| t3mporary_126 said: I truly believe that Gamefreak told people they won't make a console Pokemon game for this reason: so their fans won't skip out on the handheld RPGs for a bigger console version. Ever since, fans got used to main Pokemon games only appearing in handheld and Stadium games for home consoles. Now that GameFreak has developed cel shading and 3D polygons for Pokemon, they know their fans are less willingly to believe that Pokemon is better suited on handhelds. Did you know Masuda used to claim that Pokemon's success came from its sprite art? It's only a matter of time before they make a Pokemon 3D game on console that replicates the handheld experience with a bigger 3D world. You have a point about Assassin Creed but I'm not sure if we can compare the development cost of an annual 3D action-adventure game to a massive open world RPG game. Wouldn't it be better if we look at games with huge overworlds like Grand Theft Auto, Skyrim, or Xenoblade to guess how much this game will cost and how long it will take to develop? Just because top-down Pokemon game release every year since Black 2 (localization makes it seem like from Platinum in US) doesn't mean 3D Pokemon games will release just as quick. In fact, of the three Pokemon games that released from 2012-2014, X and Y are the only new ones in the past five years (Black and White was released in Japan in 2010). Black 2 and ORAS borrowed from an existing engine. What do you think about Nintendo treating Pokemon as Mario? |
I'd bet money that it costs more money to develop AssCreed than it did to make Xenoblade. It's still open world, even if it isn't as big as some of those other games. Especially Black Flag. The point is that AssCreed is pumped out so frequently because they have a system going. It's a very similar system to what Pokemon has been doing since they started annualizing the franchise, but on a much larger scale. The games still take a long time, but the work load is divided in such a way that different parts of the team work on different games.
And I'm not saying it has to release every year like it does currently; I'm saying that it doesn't have to mean one game every generation. If AssCreed can be released every year (and this year there were two), then a Pokemon game like what I described might be able to be released every two years following the same developement model. Once they've built the engine, they can pick up the pace on newer games.
Honestly, I don't want a new Pokemon game only once a generation like with Mario. The metagame (competitive Pokemon battling) would go stagnant very quickly. I used to be able to wait every two years, and I actually like that now we get one every year. Pokemon is not like Mario and Zelda. They aren't games you just play and put down when you beat it. Pokemon has always been a game that starts once it ends. You beat the story and then the game really gets rolling with competitive battling. If that isn't refreshed regularly, there's a problem.
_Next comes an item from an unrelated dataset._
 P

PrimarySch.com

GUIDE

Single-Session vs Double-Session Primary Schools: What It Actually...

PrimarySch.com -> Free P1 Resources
New games help with that, as well as make more Pokemon available that weren't available in the initial region, which is extremely important.
XY seem to imply that Pokemon will start doing half generations. There were much less new Pokemon in that dex then ever before, but there are hints that the next "third" game will be in another new region with the rest of the new gen 6 Pokemon, instead of a remake/sequel like Yellow/Crystal/Emerald/Platinum/B2W2 were. If they can do that on the next generation of Nintendo handhelds, I'll be fine with getting a new Pokemon game, then a remake, then the second half of that generation spaced two years apart if they are the scale that I described.